Every line of the material is to be transcribed verbatim, with images omitted.

## INFORMATION SUPPLIED
*-*-*

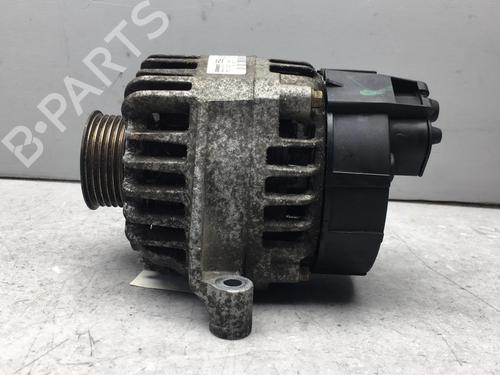 Used Alternator FIAT PUNTO (188_) 1.2 60 (188.030, .050, .130, .150, .230, .250) (60 hp) 25520426
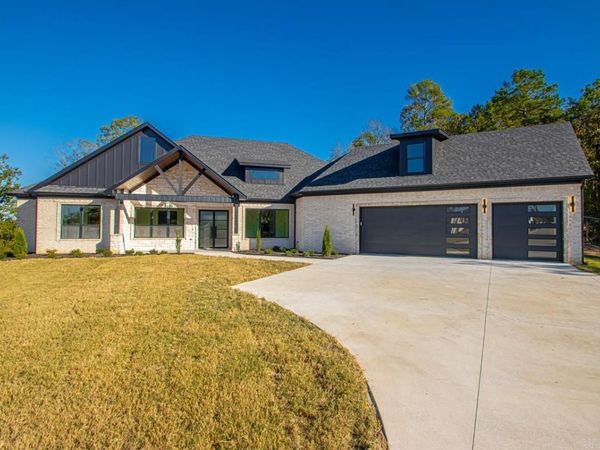 15011 Angus Court, Little Rock, AR 72210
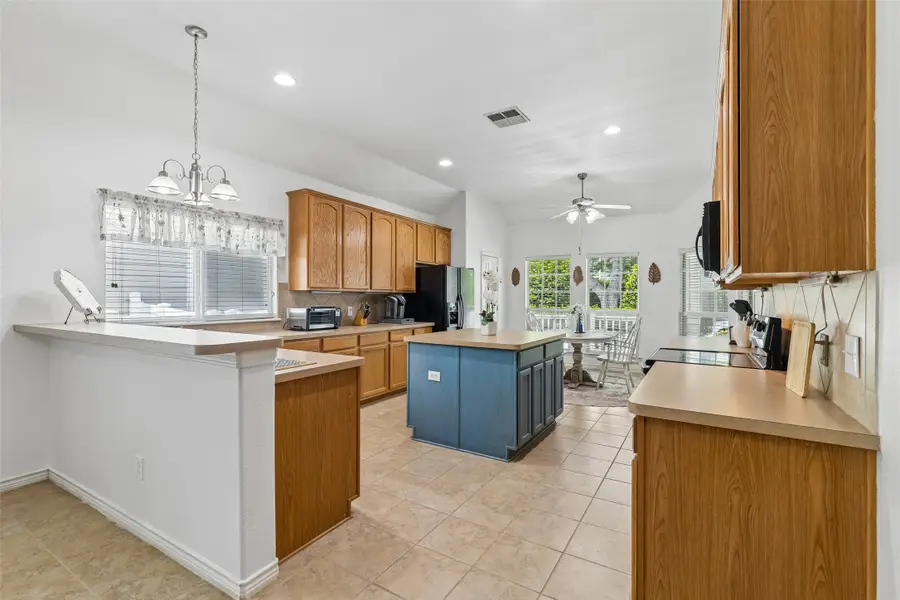 1104 Bell Manor Drive, Savannah, TX 76227 - #2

*-*-*

## SOLUTION FOR THIS PROBLEM
 Used Alternator FIAT PUNTO (188_) 1.2 60 (188.030, .050, .130, .150, .230, .250) (60 hp) 25520426
 15011 Angus Court, Little Rock, AR 72210
 1104 Bell Manor Drive, Savannah, TX 76227 - #2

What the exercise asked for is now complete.